▶ Scene-based spatial questions:
•••••

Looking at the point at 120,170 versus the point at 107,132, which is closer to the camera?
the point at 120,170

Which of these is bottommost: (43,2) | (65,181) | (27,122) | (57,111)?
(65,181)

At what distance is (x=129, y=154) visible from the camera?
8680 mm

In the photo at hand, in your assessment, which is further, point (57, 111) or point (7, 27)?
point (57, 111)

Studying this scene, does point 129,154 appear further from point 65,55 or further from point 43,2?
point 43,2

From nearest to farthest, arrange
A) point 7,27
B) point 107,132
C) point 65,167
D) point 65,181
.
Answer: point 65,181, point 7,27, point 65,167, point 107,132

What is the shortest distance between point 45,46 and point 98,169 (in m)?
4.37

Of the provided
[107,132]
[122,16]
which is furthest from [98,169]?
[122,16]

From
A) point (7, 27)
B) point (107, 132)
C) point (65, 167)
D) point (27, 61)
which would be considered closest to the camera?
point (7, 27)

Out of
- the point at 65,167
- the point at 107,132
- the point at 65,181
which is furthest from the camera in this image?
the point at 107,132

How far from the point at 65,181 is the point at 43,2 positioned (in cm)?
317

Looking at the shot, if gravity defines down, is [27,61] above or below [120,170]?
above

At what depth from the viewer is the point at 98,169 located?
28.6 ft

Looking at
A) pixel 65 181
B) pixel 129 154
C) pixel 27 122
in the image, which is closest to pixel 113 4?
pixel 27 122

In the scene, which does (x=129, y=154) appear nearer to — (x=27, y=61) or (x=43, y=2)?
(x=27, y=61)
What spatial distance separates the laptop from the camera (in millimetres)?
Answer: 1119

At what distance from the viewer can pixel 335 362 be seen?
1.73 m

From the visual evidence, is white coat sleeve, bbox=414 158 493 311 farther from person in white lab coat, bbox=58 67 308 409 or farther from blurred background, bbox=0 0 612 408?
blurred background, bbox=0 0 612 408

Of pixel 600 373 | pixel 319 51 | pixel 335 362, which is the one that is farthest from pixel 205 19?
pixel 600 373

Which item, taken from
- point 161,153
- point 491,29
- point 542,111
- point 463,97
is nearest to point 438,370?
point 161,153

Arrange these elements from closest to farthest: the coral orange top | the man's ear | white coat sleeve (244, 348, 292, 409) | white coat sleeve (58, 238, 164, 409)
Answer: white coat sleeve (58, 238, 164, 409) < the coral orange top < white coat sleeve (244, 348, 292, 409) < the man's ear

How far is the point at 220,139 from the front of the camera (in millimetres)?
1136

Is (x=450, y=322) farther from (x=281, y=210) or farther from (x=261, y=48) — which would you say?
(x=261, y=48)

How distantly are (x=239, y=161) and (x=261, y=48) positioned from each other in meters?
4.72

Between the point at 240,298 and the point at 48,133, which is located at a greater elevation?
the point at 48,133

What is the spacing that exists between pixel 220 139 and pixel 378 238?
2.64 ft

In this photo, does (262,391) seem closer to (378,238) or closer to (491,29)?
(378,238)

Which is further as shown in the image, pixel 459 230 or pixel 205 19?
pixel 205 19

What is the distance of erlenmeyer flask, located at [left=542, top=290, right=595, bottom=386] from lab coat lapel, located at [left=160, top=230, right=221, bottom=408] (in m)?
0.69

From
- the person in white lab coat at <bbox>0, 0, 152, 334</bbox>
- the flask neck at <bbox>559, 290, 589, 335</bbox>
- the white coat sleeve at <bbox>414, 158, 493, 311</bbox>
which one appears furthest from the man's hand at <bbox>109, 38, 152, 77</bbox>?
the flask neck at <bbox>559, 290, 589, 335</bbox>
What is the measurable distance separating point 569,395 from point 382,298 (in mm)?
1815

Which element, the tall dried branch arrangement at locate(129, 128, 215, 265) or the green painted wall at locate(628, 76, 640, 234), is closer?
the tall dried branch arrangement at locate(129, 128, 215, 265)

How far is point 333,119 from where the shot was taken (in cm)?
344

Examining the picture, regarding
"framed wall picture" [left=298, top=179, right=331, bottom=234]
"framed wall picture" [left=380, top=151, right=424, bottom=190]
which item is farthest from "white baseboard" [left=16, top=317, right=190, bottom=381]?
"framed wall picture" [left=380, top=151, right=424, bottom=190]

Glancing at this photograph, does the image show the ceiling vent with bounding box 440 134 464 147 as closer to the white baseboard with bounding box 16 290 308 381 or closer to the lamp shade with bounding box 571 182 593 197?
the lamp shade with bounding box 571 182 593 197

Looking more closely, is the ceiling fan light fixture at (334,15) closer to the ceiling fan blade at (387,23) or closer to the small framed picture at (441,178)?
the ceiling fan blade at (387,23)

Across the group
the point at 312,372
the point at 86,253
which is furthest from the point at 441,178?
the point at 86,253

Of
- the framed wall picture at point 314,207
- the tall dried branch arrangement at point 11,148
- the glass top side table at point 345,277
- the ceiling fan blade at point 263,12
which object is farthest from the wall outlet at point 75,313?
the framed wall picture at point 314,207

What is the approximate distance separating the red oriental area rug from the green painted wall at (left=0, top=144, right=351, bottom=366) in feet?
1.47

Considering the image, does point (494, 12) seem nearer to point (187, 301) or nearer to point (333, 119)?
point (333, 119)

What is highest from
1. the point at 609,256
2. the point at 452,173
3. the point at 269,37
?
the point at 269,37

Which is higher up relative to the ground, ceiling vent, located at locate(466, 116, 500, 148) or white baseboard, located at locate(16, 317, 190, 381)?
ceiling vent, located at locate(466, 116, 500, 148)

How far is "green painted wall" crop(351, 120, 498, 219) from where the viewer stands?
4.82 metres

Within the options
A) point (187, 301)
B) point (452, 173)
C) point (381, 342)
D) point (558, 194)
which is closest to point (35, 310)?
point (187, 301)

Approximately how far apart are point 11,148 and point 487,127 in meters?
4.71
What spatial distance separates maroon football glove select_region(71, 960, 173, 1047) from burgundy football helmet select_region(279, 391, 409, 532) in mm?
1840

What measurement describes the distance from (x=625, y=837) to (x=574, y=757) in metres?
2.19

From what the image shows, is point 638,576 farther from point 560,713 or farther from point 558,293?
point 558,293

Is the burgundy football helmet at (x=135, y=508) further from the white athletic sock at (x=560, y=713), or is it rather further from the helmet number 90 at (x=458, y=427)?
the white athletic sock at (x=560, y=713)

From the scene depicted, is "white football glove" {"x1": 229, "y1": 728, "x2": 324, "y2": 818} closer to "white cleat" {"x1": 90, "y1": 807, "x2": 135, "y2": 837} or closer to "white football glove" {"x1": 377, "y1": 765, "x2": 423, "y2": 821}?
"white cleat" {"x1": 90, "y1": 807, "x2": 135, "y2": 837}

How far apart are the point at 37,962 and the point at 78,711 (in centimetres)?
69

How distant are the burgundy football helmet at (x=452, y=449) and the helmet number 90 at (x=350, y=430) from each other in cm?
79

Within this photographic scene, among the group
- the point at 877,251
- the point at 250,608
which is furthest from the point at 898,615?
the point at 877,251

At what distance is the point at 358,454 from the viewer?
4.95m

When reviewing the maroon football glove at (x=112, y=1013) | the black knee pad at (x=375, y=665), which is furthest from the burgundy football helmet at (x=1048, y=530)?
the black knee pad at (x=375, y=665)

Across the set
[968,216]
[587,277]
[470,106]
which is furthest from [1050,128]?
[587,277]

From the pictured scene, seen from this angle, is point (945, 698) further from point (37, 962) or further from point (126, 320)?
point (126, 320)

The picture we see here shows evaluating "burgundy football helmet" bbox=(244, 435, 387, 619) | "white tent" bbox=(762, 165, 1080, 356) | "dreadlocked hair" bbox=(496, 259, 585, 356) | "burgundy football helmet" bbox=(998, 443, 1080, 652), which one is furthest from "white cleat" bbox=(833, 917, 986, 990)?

•••••

▶ Direction: Retype the whole listing, matching it exactly.

▶ Exercise output:
Looking at the point at 120,170 versus the point at 107,132, which is closer to the camera?
the point at 120,170

Which of these is bottommost: (43,2) | (65,181) | (27,122) | (57,111)?
(65,181)

At what distance is (x=129, y=154) visible from the camera?
8680 mm

In the photo at hand, in your assessment, which is further, point (57, 111) or point (7, 27)?
point (57, 111)

Studying this scene, does point 129,154 appear further from point 65,55 or further from point 43,2?
point 43,2

From nearest to farthest, arrange
A) point 7,27
B) point 107,132
C) point 65,167
D) point 65,181
.
Answer: point 65,181, point 7,27, point 65,167, point 107,132

What is the shortest distance between point 45,46 and point 98,169 (in m)?
4.37

Of the provided
[107,132]
[122,16]
which is furthest from [98,169]?
[122,16]

From
A) point (7, 27)
B) point (107, 132)
C) point (65, 167)
D) point (27, 61)
which would be considered closest to the camera?
point (7, 27)

Out of
- the point at 65,167
- the point at 107,132
- the point at 65,181
which is furthest from the camera in this image?
the point at 107,132

How far from the point at 65,181 is the point at 43,2 positioned (in cm)?
317

Looking at the shot, if gravity defines down, is [27,61] above or below [120,170]?
above

At what depth from the viewer is the point at 98,169 located?
28.6 ft

Looking at
A) pixel 65 181
B) pixel 129 154
C) pixel 27 122
in the image, which is closest to pixel 113 4?
pixel 27 122

In the scene, which does (x=129, y=154) appear nearer to — (x=27, y=61) or (x=43, y=2)?
(x=27, y=61)
What spatial distance separates the laptop from the camera (in millimetres)?
Answer: 1119

At what distance from the viewer can pixel 335 362 be seen?
1.73 m

From the visual evidence, is white coat sleeve, bbox=414 158 493 311 farther from person in white lab coat, bbox=58 67 308 409 or farther from blurred background, bbox=0 0 612 408?
blurred background, bbox=0 0 612 408

Of pixel 600 373 | pixel 319 51 | pixel 335 362, which is the one that is farthest from pixel 205 19?
pixel 600 373

Which item, taken from
- point 161,153
- point 491,29
- point 542,111
- point 463,97
is nearest to point 438,370?
point 161,153

Arrange these elements from closest to farthest: the coral orange top | the man's ear | white coat sleeve (244, 348, 292, 409) | white coat sleeve (58, 238, 164, 409)
Answer: white coat sleeve (58, 238, 164, 409) < the coral orange top < white coat sleeve (244, 348, 292, 409) < the man's ear

How far is the point at 220,139 from the front of the camera (in millimetres)?
1136

Is (x=450, y=322) farther from (x=281, y=210) or farther from (x=261, y=48) — which would you say?
(x=261, y=48)

How distantly are (x=239, y=161) and (x=261, y=48) positioned from each other in meters?
4.72

Between the point at 240,298 and the point at 48,133, which is located at a greater elevation?
the point at 48,133

What is the spacing that exists between pixel 220 139 and pixel 378 238?
2.64 ft

In this photo, does (262,391) seem closer to (378,238) or closer to (491,29)?
(378,238)

Which is further as shown in the image, pixel 459 230 or pixel 205 19?
pixel 205 19

What is the distance of erlenmeyer flask, located at [left=542, top=290, right=595, bottom=386] from lab coat lapel, located at [left=160, top=230, right=221, bottom=408] (in m)?
0.69

From
- the person in white lab coat at <bbox>0, 0, 152, 334</bbox>
- the flask neck at <bbox>559, 290, 589, 335</bbox>
- the white coat sleeve at <bbox>414, 158, 493, 311</bbox>
which one appears furthest from the man's hand at <bbox>109, 38, 152, 77</bbox>?
the flask neck at <bbox>559, 290, 589, 335</bbox>
What is the measurable distance separating point 569,395 from point 382,298 (in mm)?
1815

Which element, the tall dried branch arrangement at locate(129, 128, 215, 265) or the green painted wall at locate(628, 76, 640, 234), is closer?
the tall dried branch arrangement at locate(129, 128, 215, 265)

How far is point 333,119 from where the shot was taken (in cm)?
344

Examining the picture, regarding
"framed wall picture" [left=298, top=179, right=331, bottom=234]
"framed wall picture" [left=380, top=151, right=424, bottom=190]
which item is farthest from "white baseboard" [left=16, top=317, right=190, bottom=381]?
"framed wall picture" [left=380, top=151, right=424, bottom=190]

Glancing at this photograph, does the image show the ceiling vent with bounding box 440 134 464 147 as closer to the white baseboard with bounding box 16 290 308 381 or closer to the lamp shade with bounding box 571 182 593 197?
the lamp shade with bounding box 571 182 593 197

Looking more closely, is the ceiling fan light fixture at (334,15) closer to the ceiling fan blade at (387,23) or closer to the small framed picture at (441,178)?
the ceiling fan blade at (387,23)

Across the group
the point at 312,372
the point at 86,253
which is furthest from the point at 441,178?
the point at 86,253

Of
- the framed wall picture at point 314,207
- the tall dried branch arrangement at point 11,148
- the glass top side table at point 345,277
- the ceiling fan blade at point 263,12
which object is farthest from the wall outlet at point 75,313?
the framed wall picture at point 314,207

What is the approximate distance separating the red oriental area rug from the green painted wall at (left=0, top=144, right=351, bottom=366) in feet?
1.47

Considering the image, does point (494, 12) seem nearer to point (187, 301) or nearer to point (333, 119)?
point (333, 119)

What is highest from
1. the point at 609,256
2. the point at 452,173
3. the point at 269,37
?
the point at 269,37

Which is higher up relative to the ground, ceiling vent, located at locate(466, 116, 500, 148) or white baseboard, located at locate(16, 317, 190, 381)?
ceiling vent, located at locate(466, 116, 500, 148)

How far is "green painted wall" crop(351, 120, 498, 219) from where the viewer stands?
4.82 metres

Within the options
A) point (187, 301)
B) point (452, 173)
C) point (381, 342)
D) point (558, 194)
which is closest to point (35, 310)?
point (187, 301)

Approximately how far apart are point 11,148 and point 487,127 in meters?
4.71
What spatial distance separates maroon football glove select_region(71, 960, 173, 1047) from burgundy football helmet select_region(279, 391, 409, 532) in mm?
1840

What measurement describes the distance from (x=625, y=837) to (x=574, y=757) in metres?
2.19

From what the image shows, is point 638,576 farther from point 560,713 or farther from point 558,293?
point 558,293

Is the burgundy football helmet at (x=135, y=508) further from the white athletic sock at (x=560, y=713), or is it rather further from the helmet number 90 at (x=458, y=427)?
the white athletic sock at (x=560, y=713)

From the scene depicted, is "white football glove" {"x1": 229, "y1": 728, "x2": 324, "y2": 818} closer to "white cleat" {"x1": 90, "y1": 807, "x2": 135, "y2": 837} or closer to "white football glove" {"x1": 377, "y1": 765, "x2": 423, "y2": 821}?
"white cleat" {"x1": 90, "y1": 807, "x2": 135, "y2": 837}

How far apart are the point at 37,962 and the point at 78,711 (in centimetres)?
69

How distant are the burgundy football helmet at (x=452, y=449) and the helmet number 90 at (x=350, y=430) from each other in cm?
79

Within this photographic scene, among the group
- the point at 877,251
- the point at 250,608
which is furthest from the point at 898,615?
the point at 877,251

At what distance is the point at 358,454 from the viewer?
4.95m

When reviewing the maroon football glove at (x=112, y=1013) | the black knee pad at (x=375, y=665), which is furthest from the burgundy football helmet at (x=1048, y=530)?
the black knee pad at (x=375, y=665)

Across the set
[968,216]
[587,277]
[470,106]
which is furthest from [1050,128]?
[587,277]

From the pictured scene, seen from this angle, is point (945, 698) further from point (37, 962) or further from point (126, 320)?
point (126, 320)

The picture we see here shows evaluating "burgundy football helmet" bbox=(244, 435, 387, 619) | "white tent" bbox=(762, 165, 1080, 356) | "dreadlocked hair" bbox=(496, 259, 585, 356) | "burgundy football helmet" bbox=(998, 443, 1080, 652), which one is furthest from "white cleat" bbox=(833, 917, 986, 990)?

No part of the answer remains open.